Chauvière et Gaillard (2020, p. 104) n’excluent pas que le travail social puisse devenir une «discipline d’un genre nouveau, notamment par regroupement de ressources cognitives utiles à un même domaine d’action» comme l’éducation par exemple, mais ils rappellent qu’on ne crée pas une discipline par «simple décret». Néanmoins, «sans être une discipline, mais tout juste un champ de pratiques spécifiques appelant diverses disciplines, le travail social a cependant tout d’une énigme qui mériterait un engagement scientifique beaucoup plus soutenu et surtout plus audacieux» (p. 104). L’intégration académique des métiers des formations et de la recherche en travail social leur semble la plus à même d’offrir une «formation intellectuelle, dans un cadre
interdisciplinaire, si possible à vocation cognitive et universaliste, en vue d’un exercice qualifié des métiers de l’humain» (p. 74), afin d’éviter la dérive gestionnaire d’une formation uniquement orientée vers la préparation au marché de l’emploi.
:::
■ Exercices ■
1 > Relevez, dans le texte sur le travail social, tous les passages placés entre guillemets.
2 > Répondez brièvement à partir du texte sur le travail social.
(a) Selon Chauvière et Gaillard, de quelle manière ne crée-t-on pas une discipline ?
(b) Quel domaine d'action est cité en exemple ?
(c) Quelle dérive l'intégration académique permettrait-elle d'éviter ?
3 > Rédigez la suite du texte sur le travail social, à partir de sa dernière phrase.
Les lignes qui figurent plus bas ne servent pas aux exercices.

■ Données fournies ■
:::
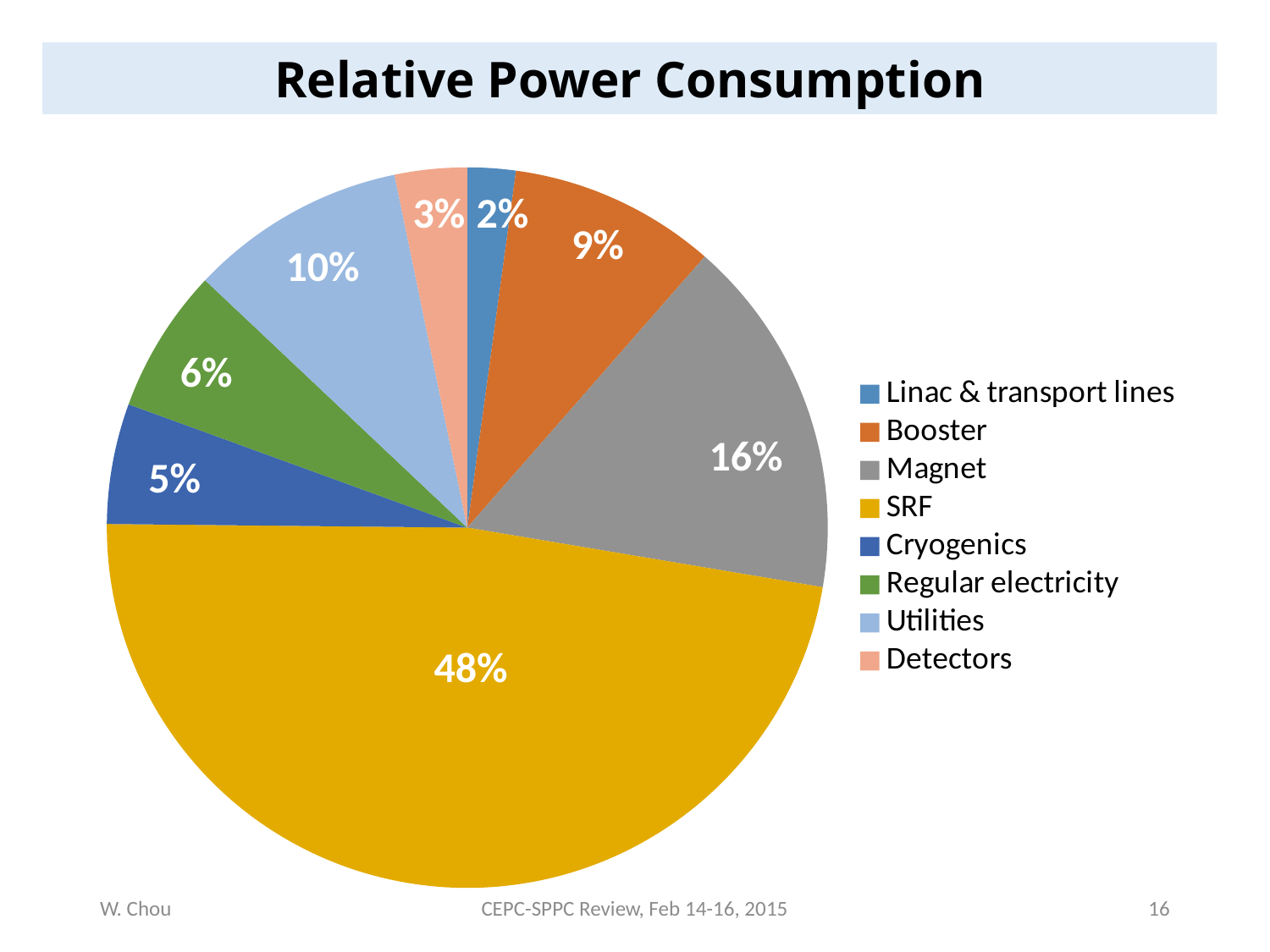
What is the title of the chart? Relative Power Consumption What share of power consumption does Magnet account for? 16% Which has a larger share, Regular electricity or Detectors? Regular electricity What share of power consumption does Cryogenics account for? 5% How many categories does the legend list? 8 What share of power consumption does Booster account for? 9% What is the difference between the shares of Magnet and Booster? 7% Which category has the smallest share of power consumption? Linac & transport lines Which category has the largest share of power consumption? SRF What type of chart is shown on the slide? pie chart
:::
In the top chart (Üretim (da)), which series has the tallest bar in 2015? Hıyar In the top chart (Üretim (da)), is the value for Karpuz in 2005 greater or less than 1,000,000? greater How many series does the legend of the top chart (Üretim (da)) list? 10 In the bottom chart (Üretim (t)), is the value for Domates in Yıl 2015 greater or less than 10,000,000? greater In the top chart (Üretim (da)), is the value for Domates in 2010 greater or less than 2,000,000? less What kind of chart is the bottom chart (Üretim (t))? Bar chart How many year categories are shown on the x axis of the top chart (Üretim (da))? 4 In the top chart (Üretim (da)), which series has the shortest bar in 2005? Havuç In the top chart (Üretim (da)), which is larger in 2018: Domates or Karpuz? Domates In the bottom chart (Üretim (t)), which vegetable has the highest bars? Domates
:::
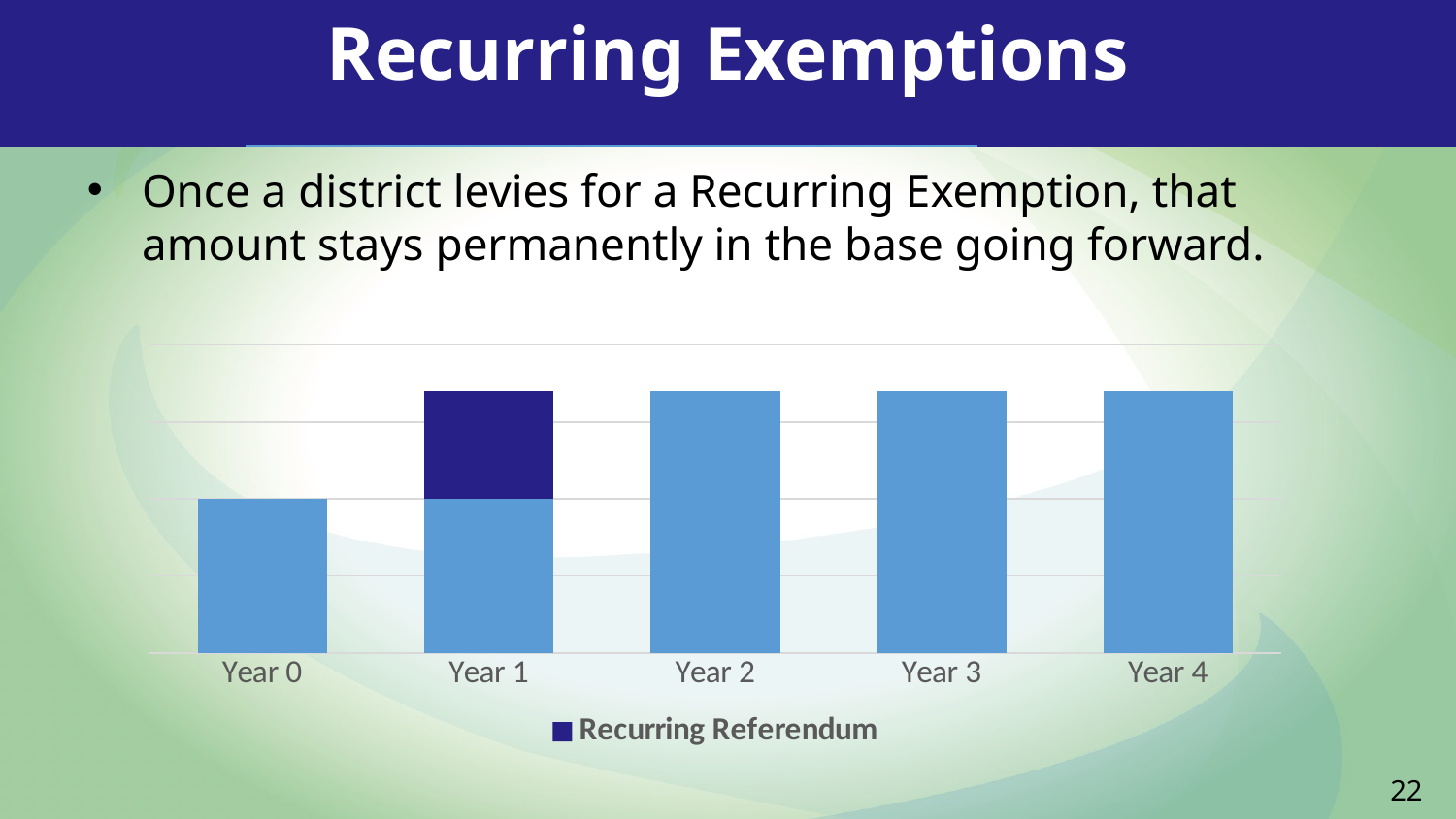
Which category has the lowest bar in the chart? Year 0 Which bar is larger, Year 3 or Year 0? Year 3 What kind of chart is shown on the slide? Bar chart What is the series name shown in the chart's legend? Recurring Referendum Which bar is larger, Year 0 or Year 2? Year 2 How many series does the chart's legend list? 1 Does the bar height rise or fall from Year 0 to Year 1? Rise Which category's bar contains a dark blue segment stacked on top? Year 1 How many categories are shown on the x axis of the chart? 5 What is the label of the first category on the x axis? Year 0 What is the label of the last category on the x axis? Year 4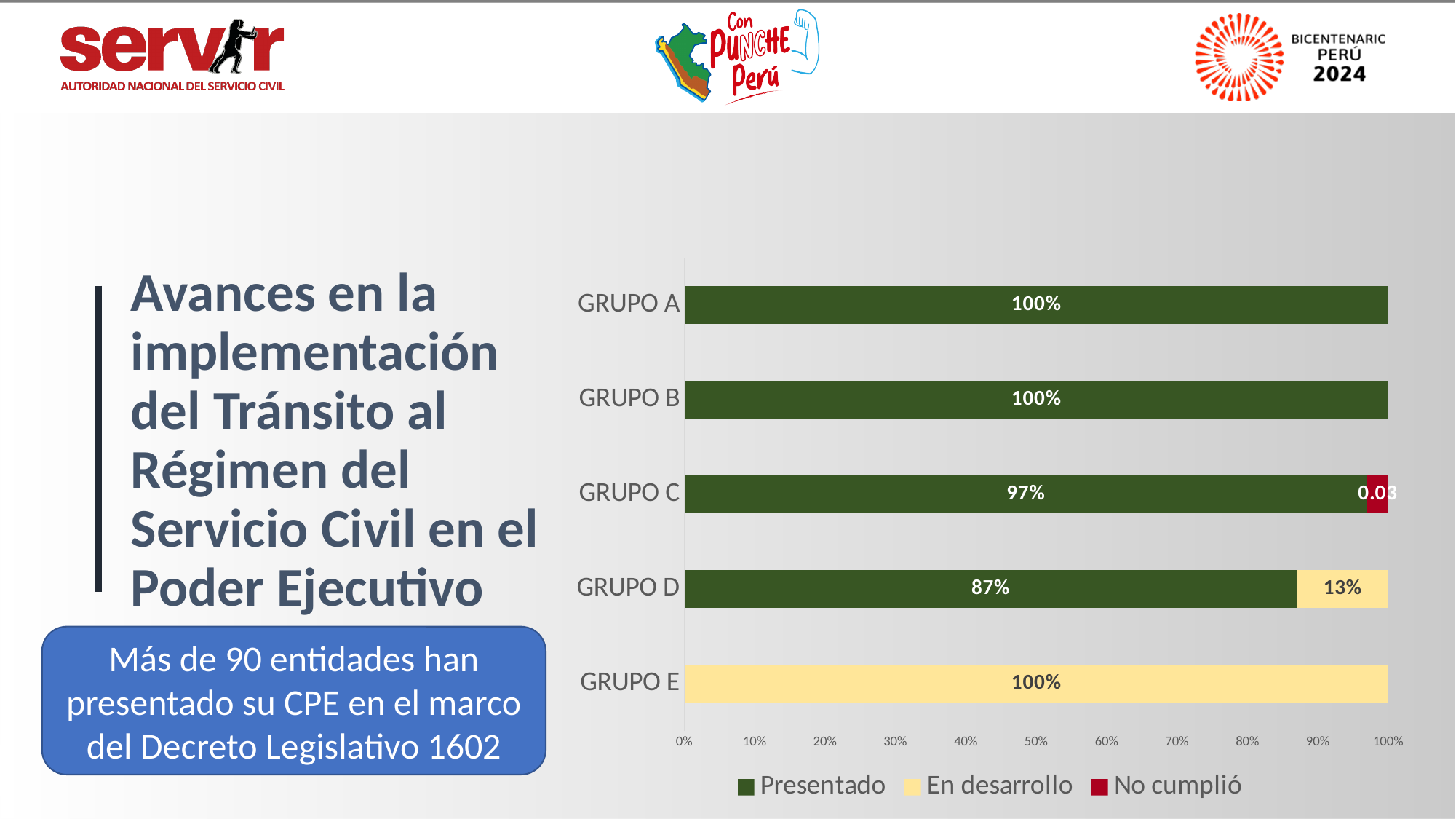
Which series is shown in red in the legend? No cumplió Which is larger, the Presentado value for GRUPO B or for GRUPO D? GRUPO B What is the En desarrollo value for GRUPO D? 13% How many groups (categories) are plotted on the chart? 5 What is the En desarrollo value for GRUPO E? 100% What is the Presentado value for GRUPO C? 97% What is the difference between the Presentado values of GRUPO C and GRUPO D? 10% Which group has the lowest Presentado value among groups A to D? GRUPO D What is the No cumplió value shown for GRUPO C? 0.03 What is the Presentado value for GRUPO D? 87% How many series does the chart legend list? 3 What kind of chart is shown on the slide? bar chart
:::
■ Corrigés ■
1 >
1. «discipline d'un genre nouveau, notamment par regroupement de ressources cognitives utiles à un même domaine d'action»
2. «simple décret»
3. «sans être une discipline, mais tout juste un champ de pratiques spécifiques appelant diverses disciplines, le travail social a cependant tout d'une énigme qui mériterait un engagement scientifique beaucoup plus soutenu et surtout plus audacieux»
4. «formation intellectuelle, dans un cadre interdisciplinaire, si possible à vocation cognitive et universaliste, en vue d'un exercice qualifié des métiers de l'humain»

2 >
(a) Par «simple décret».
(b) L'éducation.
(c) La dérive gestionnaire d'une formation uniquement orientée vers la préparation au marché de l'emploi.

3 >
Ainsi, dire que le travail social n’est pas une discipline autonome n’est pas incompatible avec la reconnaissance de l’intervention sociale comme un champ de recherche, ni avec un enseignement du travail social au niveau académique. Toujours dans le contexte français, si Boucher (2020, p. 128) souligne que le travail social n’est pas une science, «en revanche, il n’y a pas d’inconvénient à ce que le travail social puisse être reconnu comme un espace académique spécifique et pluridisciplinaire enseigné au sein d’écoles supérieures et d’universités». Il estime nécessaire que les écoles de travail social intègrent en leur sein les capacités de production de connaissances en sciences sociales, pour éviter le risque de ne former que des «opérateurs de services» répondant à des logiques «mercantiles et utilitaristes».
Au Québec, Parazelli (2015, p. 36) remet en question la voie de la reconnaissance du travail social comme discipline scientifique, qui risquerait à ses yeux d’affaiblir les pratiques interdisciplinaires au profit d’une disciplinarisation scientifique relevant davantage de luttes politiques que de réflexion scientifique. Il propose de considérer le travail social comme un «champ scientifique d’études interdisciplinaires». Notons que dans le contexte québécois où le travail social est déjà reconnu comme discipline académique, avec l’existence instituée de plusieurs formations bachelor, master et doctorat, la portée politique d’une telle proposition n’est pas la même que dans le contexte français, par exemple.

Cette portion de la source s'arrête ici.